How to use inline ASM using WinAVR

I have been working on the optimization of one of my C codes. I needed one function to be as optimal as possible. I decided to use inline ASM to achieve this. I decided to write a few lines about this.

There are a few rules that are necessary to follow. Each ASM statement is divided by colons into 3(up to four parts):

  1. Assembler instructions part;
  2. A list of output operands (comma separated);
  3. A list of input operands (comma separated);
  4. Clobbered register – usually left empty.

asm(code : output operand list : input operand list [: clobber list]);

Due to the optimization strategy, the compiler may decide which registers will be used for ASM code or decide not to use inserted inline ASM code. To avoid this, it is recommended to use keyword volatile:

asm volatile(code : output operand list : input operand list [: clobber list]);

Lets go through it with some examples.

Let us say, we want to enable or disable global interrupts.
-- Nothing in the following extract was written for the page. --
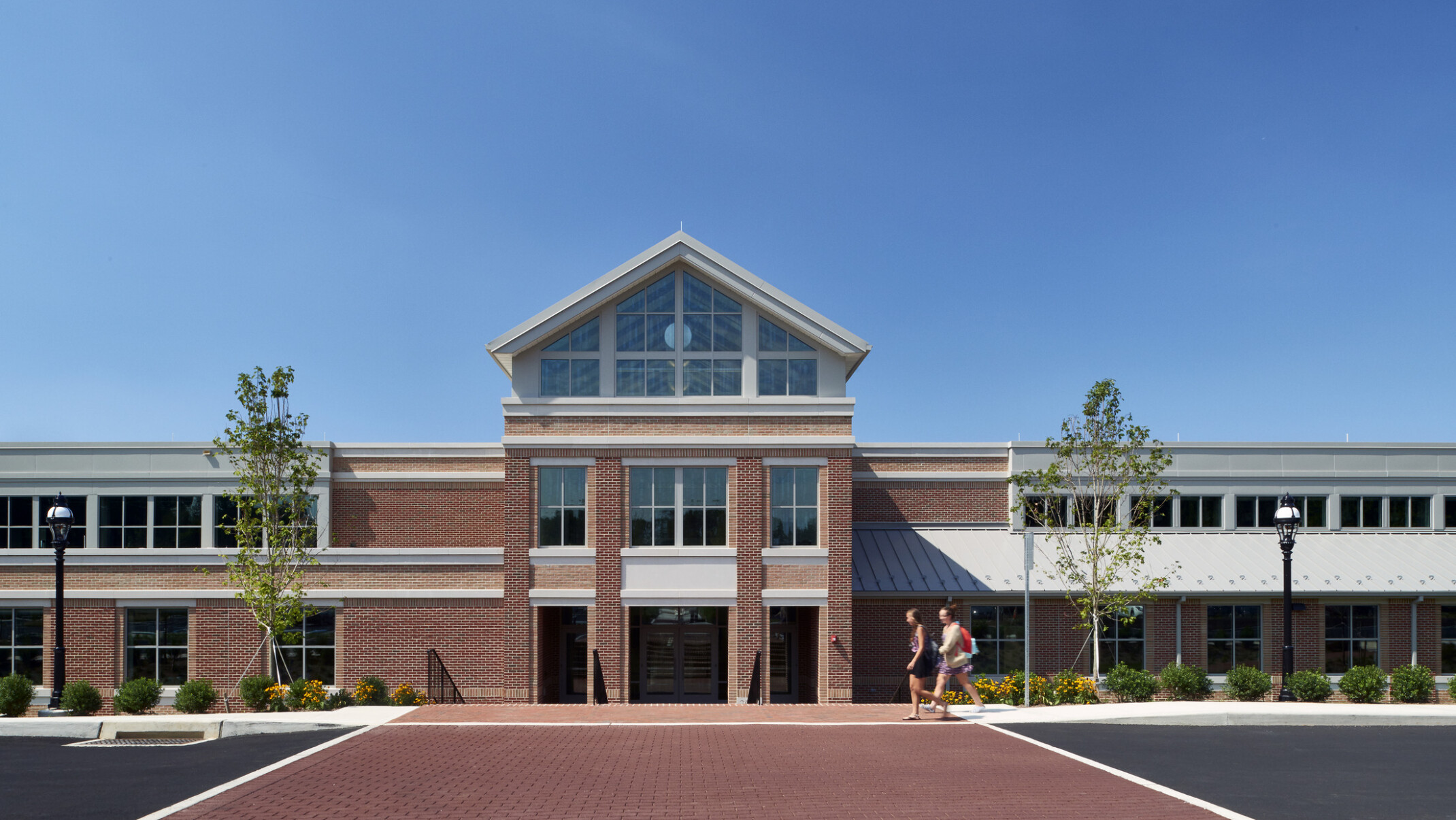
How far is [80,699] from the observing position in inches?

The simple inline ASM sentence will do this:

asm volatile(“cli”::);

asm volatile(”sei”::);

empty command may be inserted like this:

asm volatile( “nop ;this is comment“ ”\n\t”
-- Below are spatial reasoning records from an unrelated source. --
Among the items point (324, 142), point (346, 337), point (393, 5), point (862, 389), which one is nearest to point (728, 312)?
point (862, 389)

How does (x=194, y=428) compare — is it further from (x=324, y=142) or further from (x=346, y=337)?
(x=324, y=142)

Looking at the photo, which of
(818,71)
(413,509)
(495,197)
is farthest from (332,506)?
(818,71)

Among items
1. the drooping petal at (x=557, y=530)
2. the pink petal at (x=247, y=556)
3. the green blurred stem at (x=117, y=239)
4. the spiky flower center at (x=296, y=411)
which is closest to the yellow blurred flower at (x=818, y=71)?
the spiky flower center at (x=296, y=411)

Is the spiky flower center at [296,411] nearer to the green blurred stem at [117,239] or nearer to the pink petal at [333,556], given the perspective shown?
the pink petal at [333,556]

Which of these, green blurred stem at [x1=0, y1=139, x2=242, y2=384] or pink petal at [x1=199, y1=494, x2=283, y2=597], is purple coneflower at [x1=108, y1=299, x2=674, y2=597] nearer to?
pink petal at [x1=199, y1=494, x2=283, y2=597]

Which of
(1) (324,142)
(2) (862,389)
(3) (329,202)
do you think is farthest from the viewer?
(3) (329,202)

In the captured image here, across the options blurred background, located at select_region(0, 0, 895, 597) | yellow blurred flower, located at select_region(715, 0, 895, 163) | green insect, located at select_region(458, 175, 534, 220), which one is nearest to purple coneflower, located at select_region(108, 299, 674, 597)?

“nop ;this ASM inline includes 2 nops“ ”\n\t”

::);

Note: “\n\t” is used only for listing purposes- new line and tabbed commands.
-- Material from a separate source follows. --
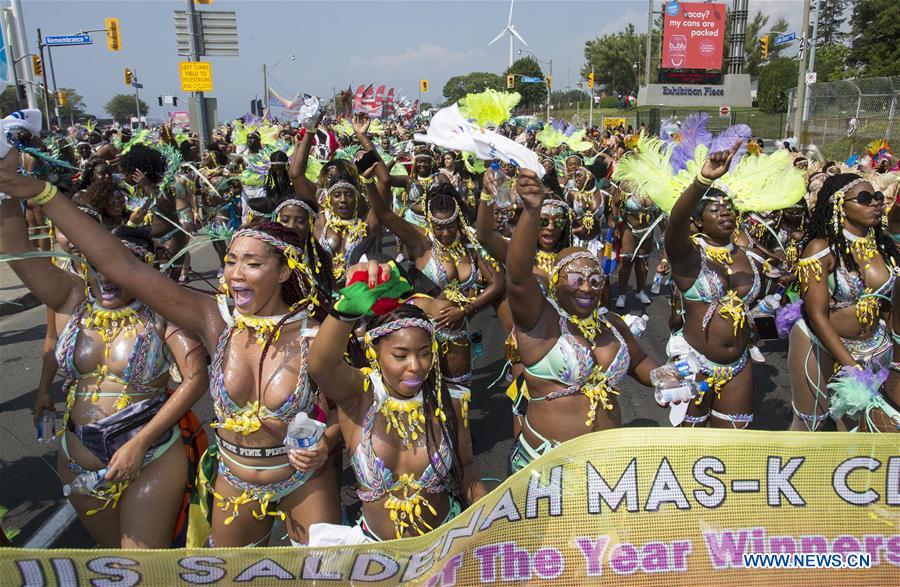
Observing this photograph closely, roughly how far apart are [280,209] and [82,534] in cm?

When inserting inline ASM code to the c program, there is possible to use some special register, that doesn’t have to be assigned to any variables:

SymbolRegister
__SREG__Status register at address 0x3F
__SP_H__Stack pointer high byte at address 0x3E
__SP_L__Stack pointer low byte at address 0x3D
__tmp_reg__Register r0, used for temporary storage
__zero_reg__Register r1, always zero

Input and output operands are described by a constraint string followed by C expression:

ConstraintUsed forRange
aSimple upper registersr16 to r23
bBase pointer registers pairsy, z
dUpper registerr16 to r31
ePointer register pairsx, y, z
GFloating point constant0.0
I6-bit positive integer constant0 to 63
J6-bit negative integer constant-63 to 0
KInteger constant2
LInteger constant0
lLower registersr0 to r15
M8-bit integer constant0 to 255
NInteger constant-1
OInteger constant8, 16, 24
PInteger constant1
qStack pointer registerSPH:SPL
rAny registerr0 to r31
tTemporary registerr0
wSpecial upper register pairsr24, r26, r28, r30
xPointer register pair Xx (r27:r26)
yPointer register pair Yy (r29:r28)
zPointer register pair Zz (r31:r30)

The following table shows all assembler mnemonics which require operands and related constraints.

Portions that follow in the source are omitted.